Ее письмо находилось сверху. Слова «Мисс Сюзанне Осборн» были выведены твердым, изящным почерком с наклоном, и она тотчас узнала руку отца. Его рука даже не дрогнула, подумала она, откладывая второе письмо в сторону. Руки же Сюзанны дрожали. Она сломала печать и развернула бумагу.
«Моя милая Сюзанна, – начала читать она, – ты, верно, подумаешь, что раз я не захотел жить, значит, бросил тебя на произвол судьбы, значит, мало любил тебя. Повзрослев, ты, наверное, поймешь, что это не так. Ведь не сделай я этого, моя, а стало быть, и твоя жизнь изменилась бы самым плачевным образом. Будь я один, то – как знать? – возможно, принял бы свою судьбу, как принял ее в молодые годы. Но обречь на эту участь тебя я не вправе. Меня обвиняют в двух страшных преступлениях, одно из которых действительно лежит на моей совести. И учитывая это, моя невиновность во втором не имеет значения: в нее все равно никто не поверит.

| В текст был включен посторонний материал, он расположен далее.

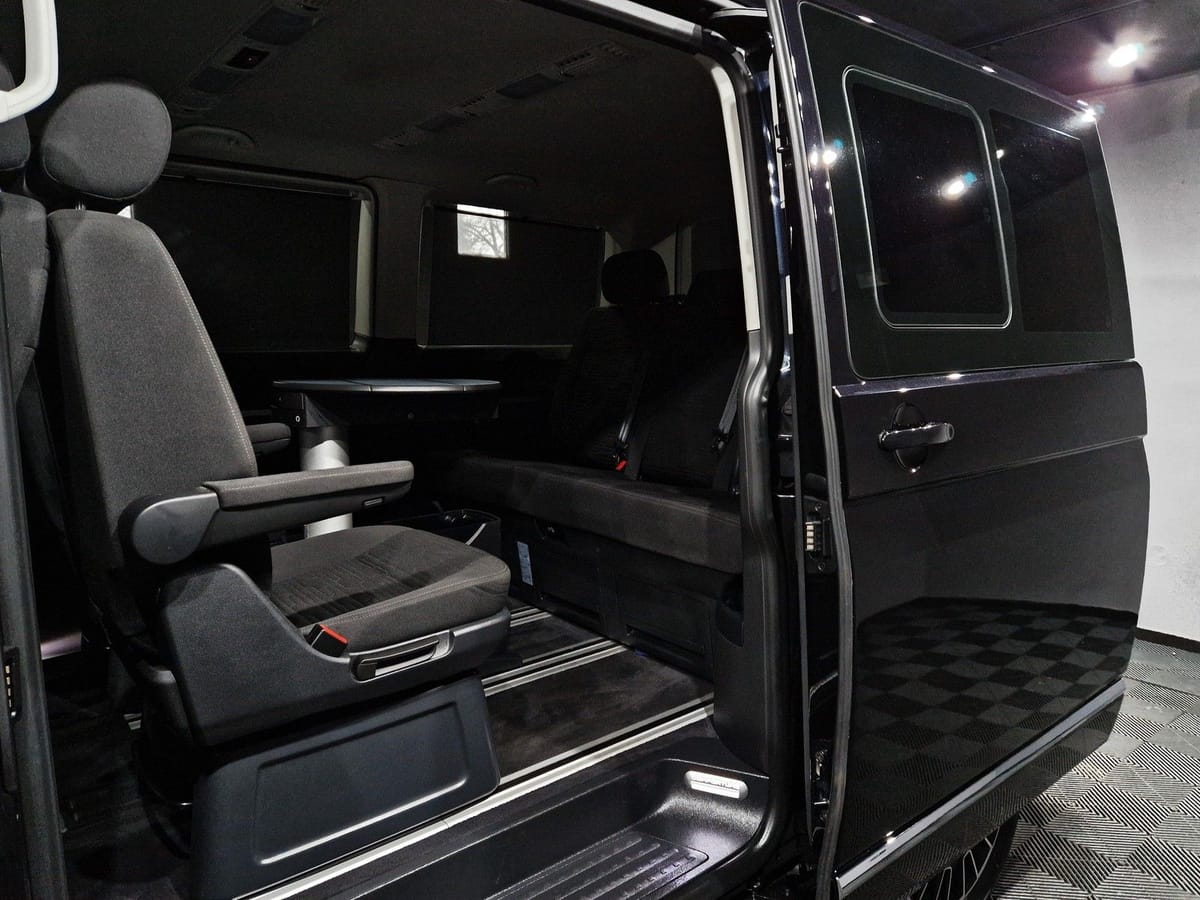 Volkswagen T6.1 Multivan Comfort 4MOTION 5 JAHRE foto 10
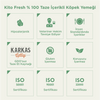 Kito Fresh Dog Food Seabass Recipe, 6 x 250 g (1.5 kg)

Я уничтожен, чего, вероятно, заслуживаю. Твоя мать уже заплатила за все по самой высокой цене. Теперь моя очередь. И я иду на это (во всяком случае, стараюсь убедить себя перед смертью, придав своим мотивам хотя бы видимость благородства) ради тебя, чтобы ты могла жить. Сюзанна, у тебя есть родственники – как с моей стороны, так и со стороны твоей матери. Когда меня не станет, и те, и другие с радостью примут тебя в свою семью. Они были готовы взять тебя сразу же после рождения, но я оказался не в силах преодолеть свой эгоизм и расстаться с тобой. Ты все, что у меня было. Я оставил сэру Чарлзу необходимые сведения, и ты найдешь свою семью. Твои родственники – замечательные люди, и тебе у них будет хорошо. Тебя ждет безмятежное, счастливое отрочество и блестящее будущее. Я обещаю тебе это, хотя сейчас, когда ты читаешь эти строки, жизнь, должно быть, тебе представляется безрадостной. Прощай, милое мое дитя, я покидаю тебя. Верь, что я люблю тебя и всегда любил. Папа».

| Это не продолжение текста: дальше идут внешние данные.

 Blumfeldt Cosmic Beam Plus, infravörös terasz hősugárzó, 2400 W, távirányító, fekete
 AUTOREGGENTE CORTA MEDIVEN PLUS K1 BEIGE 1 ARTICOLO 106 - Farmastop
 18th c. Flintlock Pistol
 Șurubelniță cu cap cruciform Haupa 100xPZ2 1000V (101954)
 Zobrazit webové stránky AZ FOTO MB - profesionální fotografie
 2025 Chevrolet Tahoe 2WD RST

Сюзанна большим пальцем потерла последнее слово. «Папа». Когда же она звала его так? Когда-то звала. И лишь потом это сменилось словом «отец».
«Я иду на это ради тебя, чтобы ты могла жить».
Неужели на ее плечи теперь ляжет еще и этот груз?
«Будь я один, то, возможно, принял бы свою судьбу».
Ни слова о виконтессе Уитлиф и о том, что лучше смерть, чем жизнь без любимой женщины. Однако мог ли отец признаться в этом своей двенадцатилетней дочери?
Ведь он любил виконтессу. Сюзанна видела их вдвоем. Как-то раз, незадолго до смерти отца, она пряталась от Эдит в зарослях живой изгороди у дороги, ведущей из Финчема в деревню, и уже собиралась вылезти из своего укрытия, поскольку подруга, как видно, утратила интерес к игре и, не найдя Сюзанну, отправилась домой. Но в этот момент Сюзанна увидела отца – тот шел рядом с лошадью, на которой восседала виконтесса Уитлиф. Они остановились в двух шагах от нее.
– Вы полагаете, мне есть до этого дело? – полным презрения голосом говорила отцу виконтесса Уитлиф. При этом она так тряхнула головой, что розовое перо на ее шляпе закачалось над ее ухом. – Мне на вас плевать, и так было всегда!
Красота виконтессы потрясла Сюзанну.
– Мне жаль, – отозвался отец и, завладев рукой виконтессы, поднес ее к губам. – Мне, право, жаль.
– Вы и в самом деле очень пожалеете, что так высоко замахнулись! – Она выдернула у него свою руку. – И домогались меня.
– Домогался? – Отец отступил назад. – Что ж, если вы рассматриваете мои действия таким образом, мне остается только сожалеть.
– Именно таким. – Виконтесса посмотрела на него свысока, как на червя, копошащегося у ее ног. – Подумать только! Я удостоила вниманием ничтожного секретаря! Надеюсь, ваше сердце действительно разбито. Так вам и надо. Надеюсь, вам с таким сердцем недолго осталось.